Search code examples
plotmatplotlibgnuplotintervals

Plotting labeled intervals in matplotlib/gnuplot


I have a data sample which looks like this:

a 10:15:22 10:15:30 OK
b 10:15:23 10:15:28 OK
c 10:16:00 10:17:10 FAILED
b 10:16:30 10:16:50 OK

What I want is to plot the above data in the following way:

captions ^
  |
c |         *------*
b |   *---*    *--*
a | *--*
  |___________________
                     time >

With the color of lines depending on the OK/FAILED status of the data point. Labels (a/b/c/...) may or may not repeat.

As I've gathered from documentation for gnuplot and matplotlib, this type of a plot should be easier to do in the latter as it's not a standard plot and would require some preprocessing.

The question is:

  1. Is there a standard way to do plots like this in any of the tools?
  2. If not, how should I go about plotting this data (pointers to relevant tools/documentation/functions/examples which do something-kinda-like the thing described here)?

Solution

  • Updated: Now includes handling the data sample and uses mpl dates functionality.

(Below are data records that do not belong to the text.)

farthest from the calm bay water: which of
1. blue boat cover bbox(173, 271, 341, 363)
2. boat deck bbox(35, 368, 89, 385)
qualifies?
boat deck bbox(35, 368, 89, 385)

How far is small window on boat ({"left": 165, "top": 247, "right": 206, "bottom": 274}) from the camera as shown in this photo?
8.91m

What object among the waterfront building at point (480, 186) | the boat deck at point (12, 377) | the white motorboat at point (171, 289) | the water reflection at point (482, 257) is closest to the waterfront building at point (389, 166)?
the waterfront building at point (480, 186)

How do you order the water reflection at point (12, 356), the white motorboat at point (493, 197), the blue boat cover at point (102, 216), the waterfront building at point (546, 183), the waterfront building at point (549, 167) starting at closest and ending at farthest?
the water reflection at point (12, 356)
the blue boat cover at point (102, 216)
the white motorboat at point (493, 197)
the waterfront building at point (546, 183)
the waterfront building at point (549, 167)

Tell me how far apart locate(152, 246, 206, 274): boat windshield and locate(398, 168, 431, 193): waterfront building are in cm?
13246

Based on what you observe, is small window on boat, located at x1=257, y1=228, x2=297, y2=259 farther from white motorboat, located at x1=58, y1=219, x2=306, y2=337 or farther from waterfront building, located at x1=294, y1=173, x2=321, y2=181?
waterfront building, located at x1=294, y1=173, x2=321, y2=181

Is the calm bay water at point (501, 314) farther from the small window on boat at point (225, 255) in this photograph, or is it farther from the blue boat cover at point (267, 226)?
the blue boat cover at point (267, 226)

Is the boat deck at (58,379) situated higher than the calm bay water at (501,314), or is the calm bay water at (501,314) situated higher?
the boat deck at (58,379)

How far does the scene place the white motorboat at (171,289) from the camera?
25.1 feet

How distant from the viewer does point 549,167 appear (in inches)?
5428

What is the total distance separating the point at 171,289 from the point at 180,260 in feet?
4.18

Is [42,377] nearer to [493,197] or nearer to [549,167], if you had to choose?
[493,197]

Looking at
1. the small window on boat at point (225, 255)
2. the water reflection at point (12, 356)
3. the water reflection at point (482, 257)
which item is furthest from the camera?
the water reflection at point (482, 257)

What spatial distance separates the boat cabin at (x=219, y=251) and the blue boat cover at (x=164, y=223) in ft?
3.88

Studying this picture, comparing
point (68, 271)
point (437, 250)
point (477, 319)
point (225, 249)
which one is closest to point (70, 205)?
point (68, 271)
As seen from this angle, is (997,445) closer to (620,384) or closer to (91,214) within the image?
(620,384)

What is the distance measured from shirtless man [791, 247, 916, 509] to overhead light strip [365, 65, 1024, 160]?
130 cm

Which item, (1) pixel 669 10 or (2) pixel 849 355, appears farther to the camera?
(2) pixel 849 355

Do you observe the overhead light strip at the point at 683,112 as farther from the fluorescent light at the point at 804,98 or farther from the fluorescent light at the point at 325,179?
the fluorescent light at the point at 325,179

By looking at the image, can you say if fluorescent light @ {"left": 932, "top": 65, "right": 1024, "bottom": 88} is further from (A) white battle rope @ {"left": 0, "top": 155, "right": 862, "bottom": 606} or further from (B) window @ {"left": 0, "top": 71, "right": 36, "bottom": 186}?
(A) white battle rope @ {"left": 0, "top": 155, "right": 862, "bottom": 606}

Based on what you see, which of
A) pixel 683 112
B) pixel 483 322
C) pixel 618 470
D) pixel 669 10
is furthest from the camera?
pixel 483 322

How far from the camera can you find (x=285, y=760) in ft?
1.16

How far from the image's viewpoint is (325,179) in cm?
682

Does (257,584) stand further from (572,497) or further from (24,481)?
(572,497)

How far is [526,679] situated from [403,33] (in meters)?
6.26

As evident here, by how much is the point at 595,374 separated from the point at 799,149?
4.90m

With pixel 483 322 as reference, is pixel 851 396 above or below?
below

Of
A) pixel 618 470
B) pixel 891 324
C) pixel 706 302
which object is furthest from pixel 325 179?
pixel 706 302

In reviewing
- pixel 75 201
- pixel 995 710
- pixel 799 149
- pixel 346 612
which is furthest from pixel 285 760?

    import matplotlib.pyplot as plt
    from matplotlib.dates import DateFormatter, MinuteLocator, SecondLocator
    import numpy as np
    from StringIO import StringIO
    import datetime as dt
    
    ### The example data
    a=StringIO("""a 10:15:22 10:15:30 OK
    b 10:15:23 10:15:28 OK
    c 10:16:00 10:17:10 FAILED
    b 10:16:30 10:16:50 OK
    """)
    
    #Converts str into a datetime object.
    conv = lambda s: dt.datetime.strptime(s, '%H:%M:%S')
    
    #Use numpy to read the data in. 
    data = np.genfromtxt(a, converters={1: conv, 2: conv},
                         names=['caption', 'start', 'stop', 'state'], dtype=None)
    cap, start, stop = data['caption'], data['start'], data['stop']
    
    #Check the status, because we paint all lines with the same color 
    #together
    is_ok = (data['state'] == 'OK')
    not_ok = np.logical_not(is_ok)
    
    #Get unique captions and there indices and the inverse mapping
    captions, unique_idx, caption_inv = np.unique(cap, 1, 1)
    
    #Build y values from the number of unique captions.
    y = (caption_inv + 1) / float(len(captions) + 1)
    
    #Plot function
    def timelines(y, xstart, xstop, color='b'):
        """Plot timelines at y from xstart to xstop with given color."""   
        plt.hlines(y, xstart, xstop, color, lw=4)
        plt.vlines(xstart, y+0.03, y-0.03, color, lw=2)
        plt.vlines(xstop, y+0.03, y-0.03, color, lw=2)
    
    #Plot ok tl black    
    timelines(y[is_ok], start[is_ok], stop[is_ok], 'k')
    #Plot fail tl red
    timelines(y[not_ok], start[not_ok], stop[not_ok], 'r')
    
    #Setup the plot
    ax = plt.gca()
    ax.xaxis_date()
    myFmt = DateFormatter('%H:%M:%S')
    ax.xaxis.set_major_formatter(myFmt)
    ax.xaxis.set_major_locator(SecondLocator(interval=20)) # used to be SecondLocator(0, interval=20)
    
    #To adjust the xlimits a timedelta is needed.
    delta = (stop.max() - start.min())/10
    
    plt.yticks(y[unique_idx], captions)
    plt.ylim(0,1)
    plt.xlim(start.min()-delta, stop.max()+delta)
    plt.xlabel('Time')
    plt.show()
    

    Resulting image